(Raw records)
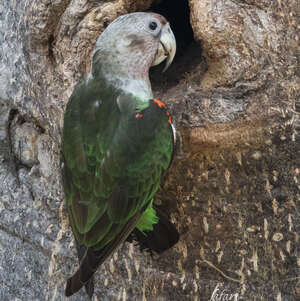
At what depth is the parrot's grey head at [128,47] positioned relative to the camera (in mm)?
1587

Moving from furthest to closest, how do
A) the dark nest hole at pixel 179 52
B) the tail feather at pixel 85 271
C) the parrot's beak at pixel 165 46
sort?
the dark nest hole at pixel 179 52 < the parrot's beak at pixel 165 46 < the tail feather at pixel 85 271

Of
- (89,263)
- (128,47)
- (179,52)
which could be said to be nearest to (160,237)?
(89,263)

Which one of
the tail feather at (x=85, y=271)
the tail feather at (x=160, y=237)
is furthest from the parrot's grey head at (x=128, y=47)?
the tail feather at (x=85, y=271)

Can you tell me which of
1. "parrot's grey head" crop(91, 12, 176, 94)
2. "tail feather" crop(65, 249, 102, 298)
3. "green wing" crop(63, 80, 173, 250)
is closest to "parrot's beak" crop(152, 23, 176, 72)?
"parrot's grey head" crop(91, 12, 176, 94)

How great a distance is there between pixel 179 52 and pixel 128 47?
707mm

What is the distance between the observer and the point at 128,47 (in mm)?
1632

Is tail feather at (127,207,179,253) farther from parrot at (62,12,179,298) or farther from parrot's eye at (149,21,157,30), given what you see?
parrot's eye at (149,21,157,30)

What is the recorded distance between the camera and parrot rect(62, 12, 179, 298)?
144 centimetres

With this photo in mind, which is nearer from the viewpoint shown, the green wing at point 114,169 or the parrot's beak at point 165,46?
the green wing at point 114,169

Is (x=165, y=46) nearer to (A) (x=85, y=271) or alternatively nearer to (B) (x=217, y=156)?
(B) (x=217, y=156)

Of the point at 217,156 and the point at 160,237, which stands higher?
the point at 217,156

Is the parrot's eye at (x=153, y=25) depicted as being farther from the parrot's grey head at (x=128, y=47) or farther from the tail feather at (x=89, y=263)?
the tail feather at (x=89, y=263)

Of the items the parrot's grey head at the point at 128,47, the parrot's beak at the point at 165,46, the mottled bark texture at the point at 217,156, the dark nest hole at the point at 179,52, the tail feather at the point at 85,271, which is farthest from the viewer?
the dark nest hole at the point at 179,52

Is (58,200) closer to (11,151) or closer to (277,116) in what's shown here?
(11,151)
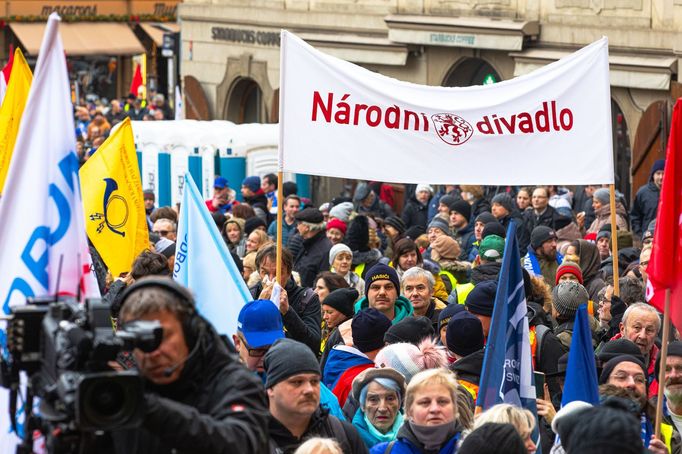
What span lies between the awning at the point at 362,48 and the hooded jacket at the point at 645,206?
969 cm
---
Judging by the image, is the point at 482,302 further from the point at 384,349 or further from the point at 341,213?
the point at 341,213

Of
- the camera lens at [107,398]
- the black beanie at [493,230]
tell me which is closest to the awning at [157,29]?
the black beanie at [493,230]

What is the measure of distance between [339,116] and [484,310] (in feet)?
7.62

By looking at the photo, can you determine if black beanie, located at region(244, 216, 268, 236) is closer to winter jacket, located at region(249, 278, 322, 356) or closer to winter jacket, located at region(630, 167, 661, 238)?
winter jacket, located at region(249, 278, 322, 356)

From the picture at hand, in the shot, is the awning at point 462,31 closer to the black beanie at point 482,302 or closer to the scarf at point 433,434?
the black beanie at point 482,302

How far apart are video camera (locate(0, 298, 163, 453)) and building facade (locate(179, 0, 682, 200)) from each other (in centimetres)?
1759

■ WHAT IS ASKED
Reproduce the stretch of the listing from the line containing "At what depth" through the line containing "the dark nest hole at pixel 179 52 <", replacing "camera" with "viewer" and leaving all else unchanged.

■ SOLUTION
At what depth is the parrot's grey head at [128,47] positioned relative to the viewer (in mm)?
1587

Moving from furthest to closest, how do
A) the dark nest hole at pixel 179 52
B) the tail feather at pixel 85 271
C) the parrot's beak at pixel 165 46
sort?
the dark nest hole at pixel 179 52 < the parrot's beak at pixel 165 46 < the tail feather at pixel 85 271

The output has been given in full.